Во второй половине восьмидесятых имя Бернара Тапи постоянно мелькало в заголовках экономических разделов французских газет. Бывший продавец электроники сделал себе состояние, покупая фирмы на грани банкротства и ставя их снова на ноги. Своей харизмой, болтливостью и бьющей через край энергией он навлек антипатию правящей политической элиты, но при этом добился места ведущего ток-шоу в прайм-тайм. В качестве последнего штриха к образу добавим, что после жесткой предвыборной гонки в качестве кандидата социалистической партии он заполучил кресло в парламенте от марсельского округа.
Он мог действительно гордиться своей работой над Wonder, казалось бы, безнадежным предприятием по производству батареек, приобретенным им за 30 миллионов франков и пять лет спустя снова проданным с разницей в 470 миллионов франков. Затем последовали Terraillon и Testut, две компании, сделавшие себе имя на изготовлении весов.

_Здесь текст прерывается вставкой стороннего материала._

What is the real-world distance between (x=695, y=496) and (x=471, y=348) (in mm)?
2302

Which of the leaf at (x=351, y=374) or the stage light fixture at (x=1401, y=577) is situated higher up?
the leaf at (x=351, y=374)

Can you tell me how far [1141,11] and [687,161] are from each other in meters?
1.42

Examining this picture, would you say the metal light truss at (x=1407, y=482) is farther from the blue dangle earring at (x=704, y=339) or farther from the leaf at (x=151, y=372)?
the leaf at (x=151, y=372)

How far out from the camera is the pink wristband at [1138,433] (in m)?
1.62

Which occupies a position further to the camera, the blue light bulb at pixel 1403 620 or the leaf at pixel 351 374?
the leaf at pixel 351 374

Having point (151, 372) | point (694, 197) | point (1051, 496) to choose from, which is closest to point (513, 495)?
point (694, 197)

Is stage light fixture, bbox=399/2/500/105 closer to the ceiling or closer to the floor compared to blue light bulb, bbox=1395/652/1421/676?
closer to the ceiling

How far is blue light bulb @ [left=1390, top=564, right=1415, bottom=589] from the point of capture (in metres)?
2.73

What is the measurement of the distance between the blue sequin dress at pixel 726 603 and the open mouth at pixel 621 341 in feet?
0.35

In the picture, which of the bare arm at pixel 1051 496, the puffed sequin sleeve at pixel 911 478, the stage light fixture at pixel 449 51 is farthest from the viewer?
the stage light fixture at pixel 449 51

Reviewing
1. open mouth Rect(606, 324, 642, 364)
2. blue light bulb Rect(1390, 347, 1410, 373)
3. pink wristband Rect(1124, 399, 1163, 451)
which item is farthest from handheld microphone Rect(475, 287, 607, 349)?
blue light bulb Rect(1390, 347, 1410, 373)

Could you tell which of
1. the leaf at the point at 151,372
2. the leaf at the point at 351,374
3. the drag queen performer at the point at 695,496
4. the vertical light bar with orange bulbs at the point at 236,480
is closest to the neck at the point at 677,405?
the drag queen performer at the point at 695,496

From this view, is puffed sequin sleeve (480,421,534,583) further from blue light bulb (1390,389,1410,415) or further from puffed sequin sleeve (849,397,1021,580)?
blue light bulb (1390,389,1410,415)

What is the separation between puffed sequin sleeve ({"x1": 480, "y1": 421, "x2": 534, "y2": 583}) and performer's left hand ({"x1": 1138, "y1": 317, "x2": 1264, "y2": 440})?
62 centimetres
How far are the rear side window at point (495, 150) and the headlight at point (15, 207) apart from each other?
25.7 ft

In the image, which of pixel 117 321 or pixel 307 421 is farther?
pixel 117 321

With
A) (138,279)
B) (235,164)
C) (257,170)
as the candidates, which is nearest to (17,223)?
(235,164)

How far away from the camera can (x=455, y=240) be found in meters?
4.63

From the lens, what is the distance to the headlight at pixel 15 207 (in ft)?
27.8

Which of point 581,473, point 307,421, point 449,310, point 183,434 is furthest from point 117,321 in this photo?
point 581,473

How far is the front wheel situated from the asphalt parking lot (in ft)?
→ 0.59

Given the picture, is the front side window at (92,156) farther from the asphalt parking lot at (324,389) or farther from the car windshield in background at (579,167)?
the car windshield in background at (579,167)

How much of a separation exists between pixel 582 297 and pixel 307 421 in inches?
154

Кроме того, он владел 1,7 % акций TF1, крупнейшего частного телеканала Франции. Его доли в этих фирмах были консолидированы в основанной им компании Bernard Tapie Finances (BTF), с которой он вышел на парижскую биржу в ноябре 1989 года.
47-летний мужчина охотно напоминал всем, кто был не прочь послушать, что он всего добился собственными силами – он, упорный юноша, выросший в унылом пригороде Парижа в квартире с одной лишь раковиной вместо ванной комнаты. В конце восьмидесятых его стиль жизни был иным. Не без поддержки своих банков Тапи приобрел отель Hôtel de Cavoye, одну из красивейших усадеб Парижа на улице Сен-Пер в Латинском квартале, окруженную пышно цветущими садами. Прежний владелец Юбер де Живанши отремонтировал здание с безупречным вкусом. Помимо этого Бернар Тапи обладал резиденцией в Марракеше и реактивным самолетом Falkon 20.
Но когда Тапи действительно хотел расположить к себе гостей, он приглашал их на «Phocéa», свое четырехмачтовое судно 74 метров в длину. Построил его французский моряк Ален Колас, надеявшийся на нем выиграть одиночную трансатлантическую гонку. Однако в 1978 году Колас умер в открытом море, и его вдова-таитянка очень обрадовалась, когда нашла покупателя на громадный корабль, гнивший в порту Папеэте. Восстановительные работы, длившиеся четыре года и съевшие больше 60 миллионов франков, превратили бывшую гоночную яхту в люксовый корабль с десятью роскошными каютами, гордо стоявший теперь на якоре в марсельском порту.
Некоторые считали Бернара Тапи французским ответом дерзким предпринимателям, пошатнувшим в восьмидесятых годах деловой мир США финансированными выкупами. Он заслужил горячее одобрение у студентов, изучавших экономику, которые с величайшей радостью избавились бы от консервативного истеблишмента, распоряжавшегося экономикой страны, – руководители же государственных предприятий, всегда вставлявшие в свои речи цитаты каких-нибудь поэтов и ненавидевшие самоуверенных дилетантов, поливали его грязью. Для них Бернар Тапи был лишь вульгарным шарлатаном и бессовестным нахалом: бывший продавец телевизоров, уже дважды объявлявший себя банкротом.